The Romans were ready to accuse Paul of treason and sedition. The Israelites were ready to accuse Paul of apostasy and heresy. What was Paul saying or doing that provoked such an adverse reaction?
For the Romans, Paul’s proclamation that Christ was savior and redeemer was considered a taunt against Roman power that acclaimed Caesar as savior and redeemer. Remember, it was Caesar’s authority that had been wielded to torture and crucify Christ.

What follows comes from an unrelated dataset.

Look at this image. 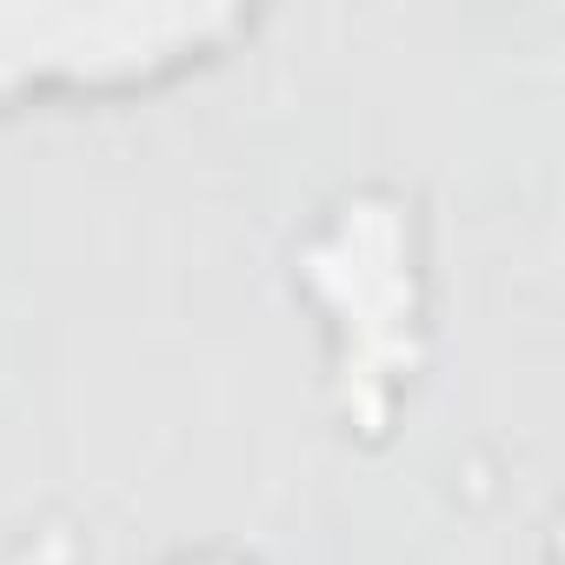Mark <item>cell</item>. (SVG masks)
Here are the masks:
<instances>
[{"label":"cell","instance_id":"obj_2","mask_svg":"<svg viewBox=\"0 0 565 565\" xmlns=\"http://www.w3.org/2000/svg\"><path fill=\"white\" fill-rule=\"evenodd\" d=\"M239 0H0V120L167 94L259 34Z\"/></svg>","mask_w":565,"mask_h":565},{"label":"cell","instance_id":"obj_3","mask_svg":"<svg viewBox=\"0 0 565 565\" xmlns=\"http://www.w3.org/2000/svg\"><path fill=\"white\" fill-rule=\"evenodd\" d=\"M167 565H253V558H239V552H180Z\"/></svg>","mask_w":565,"mask_h":565},{"label":"cell","instance_id":"obj_1","mask_svg":"<svg viewBox=\"0 0 565 565\" xmlns=\"http://www.w3.org/2000/svg\"><path fill=\"white\" fill-rule=\"evenodd\" d=\"M294 287L327 327L333 399L347 433H386L426 366L433 287L419 206L399 186L340 193L294 253Z\"/></svg>","mask_w":565,"mask_h":565}]
</instances>
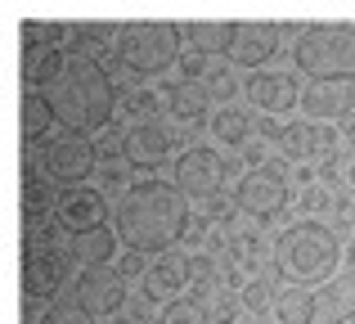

The Romans were not fools, they knew that Paul was setting up Christ as a rival to Caesar and that his testimony was revolutionary and offered an alternative to the Roman way of life, a way of life that valued above all, wealth, pleasure, power and honors. In contrast to the Roman way, Paul’s way of life proclaimed the primacy of faith, hope and love. All the established political arrangements, political arrangements that insured Roman domination, would be overturned, if what Paul was preaching were to be accepted.
For the Israelites, Paul’s testimony that Jesus is Lord meant that Jesus is the God of Israel, and must be worshipped and obeyed as such. This meant that the Israelite way of life as they had known it would be radically transformed. For the Israelites, Paul’s proclamation was also revolutionary, an upsetting and overturning of established norms and institutions.
Today’s proclamation from the Book of Acts might serve as a reminder us that thought we might insist that form of Christianity that we prefer be benign and neutral, the revolution that Paul proclaimed is not over.
Christ’s Gospel for today continues his assurances that he will be with his disciples even though it seems to the world that he has departed.
Christ is with us, literally, really and truly. He has not disappeared into the stratosphere or passed from this world never to return. Christ is with us in the Church, abiding with us, teaching us, intervening in our lives and in the world in extraordinary ways that the worldly cannot perceive. Christ is present to us, not merely as a symbol, or idea or feeling, but as a living, divine person, and his manner of being with us is called the Church.
Christ’s disciples have as their responsibility to bring people to Christ in the Church. We can be bridges or blocks, routes of access or walls in this regard. If people are not meeting Christ in the Church, the judgment falls on us, not on those who in meeting us, cannot find him.
Christ is present to us in his Church, but it is not enough for us to bask in his presence ourselves, we must make his presence known to others, inviting people to know Christ, and share with us, the gifts he offers in his Church.